20111119

Why America's NSA and Britain's GCHQ Had Gareth Williams Assassinated

The National Security Agency's new Director in 1999, Air Force General Michael Hayden, had a long career in its surveillance operations but his primary qualification for office was his adherence to the Catholic Charismatic Renewal movement - one which sought direct religious experience with Christ through pentacostal and evangelical experience. It was a millinarian type of religious group, reminiscent of the crusading orders of the Middle Ages, and best exemplified in the modern world by the Knights of Malta, the great recruiting agency of many of today's New World Order people. Its capacity to find essential professionals, and fit them into key government positions goes far beyond what Yale University's Skull and Bones Society can accomplish.

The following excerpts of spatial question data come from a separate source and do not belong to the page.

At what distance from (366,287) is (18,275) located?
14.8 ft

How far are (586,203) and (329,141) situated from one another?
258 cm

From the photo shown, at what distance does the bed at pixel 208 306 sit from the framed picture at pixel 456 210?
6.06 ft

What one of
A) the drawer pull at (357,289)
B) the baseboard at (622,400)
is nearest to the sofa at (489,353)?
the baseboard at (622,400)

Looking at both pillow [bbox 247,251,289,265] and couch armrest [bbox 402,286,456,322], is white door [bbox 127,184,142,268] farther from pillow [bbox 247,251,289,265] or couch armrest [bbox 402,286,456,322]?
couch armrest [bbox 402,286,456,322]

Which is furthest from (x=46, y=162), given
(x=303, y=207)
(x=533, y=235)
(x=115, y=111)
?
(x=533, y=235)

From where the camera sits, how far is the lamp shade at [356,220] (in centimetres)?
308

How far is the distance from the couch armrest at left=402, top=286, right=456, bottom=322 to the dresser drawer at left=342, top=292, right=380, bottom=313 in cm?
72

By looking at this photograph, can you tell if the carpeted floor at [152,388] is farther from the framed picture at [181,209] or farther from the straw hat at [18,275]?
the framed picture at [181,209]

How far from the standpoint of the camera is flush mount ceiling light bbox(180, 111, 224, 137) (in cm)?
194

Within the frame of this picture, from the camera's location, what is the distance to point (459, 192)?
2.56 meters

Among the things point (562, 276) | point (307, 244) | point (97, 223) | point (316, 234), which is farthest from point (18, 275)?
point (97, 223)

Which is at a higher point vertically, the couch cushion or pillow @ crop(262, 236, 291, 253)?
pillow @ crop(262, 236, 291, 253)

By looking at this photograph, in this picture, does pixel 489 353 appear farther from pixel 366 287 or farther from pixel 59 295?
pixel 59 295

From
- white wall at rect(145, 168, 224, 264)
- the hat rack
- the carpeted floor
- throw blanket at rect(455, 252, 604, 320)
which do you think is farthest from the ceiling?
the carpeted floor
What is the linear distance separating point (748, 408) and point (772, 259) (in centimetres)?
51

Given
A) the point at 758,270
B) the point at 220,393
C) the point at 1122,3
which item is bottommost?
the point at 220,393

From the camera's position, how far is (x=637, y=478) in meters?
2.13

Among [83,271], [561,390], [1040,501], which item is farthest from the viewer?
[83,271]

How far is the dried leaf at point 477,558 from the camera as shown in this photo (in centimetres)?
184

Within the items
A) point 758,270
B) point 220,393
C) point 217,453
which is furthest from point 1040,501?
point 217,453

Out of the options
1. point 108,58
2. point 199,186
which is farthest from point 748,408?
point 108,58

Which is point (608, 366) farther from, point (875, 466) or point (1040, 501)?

While Hayden was attending Pittsburgh's Duquesne University, he studied American history - getting an M.A. on the impact of the Marshall Plan upon Europe, the first step in the West's renewal after the catastrophic collapse in WWII. "Like many of his religious and conservative classmates," James Bamford wrote, "Hayden rejected the antiwar movement and the social revolution and instead would embrace the military." (1)

CIA Director George Tenet became interested in Hayden's potential to ignite NSA in an fightback against the continuing stalemate over Palestine, and growing Muslim hostility toward America. "The CIA chief liked what he heard and Hayden flew back to Korea virtually assured that he had the job as director of the NSA." (2) It recalled Henry Kissinger's hiring of lowly Major Alexander Haig as his military aide as the Nixon administration was gearing up to pull off a surprising victory in the Vietnam War despite the apparent hopelessness of the struggle, and all the campaign rhetoric about negotiating peace with the North Vietnamese and the Vietcong. Despite appearances, both military men were well versed in the operation of America's covert government, whatever was required at a given moment. It looked like new Tonkin Gulf incidents were required if any new initiative was to be established.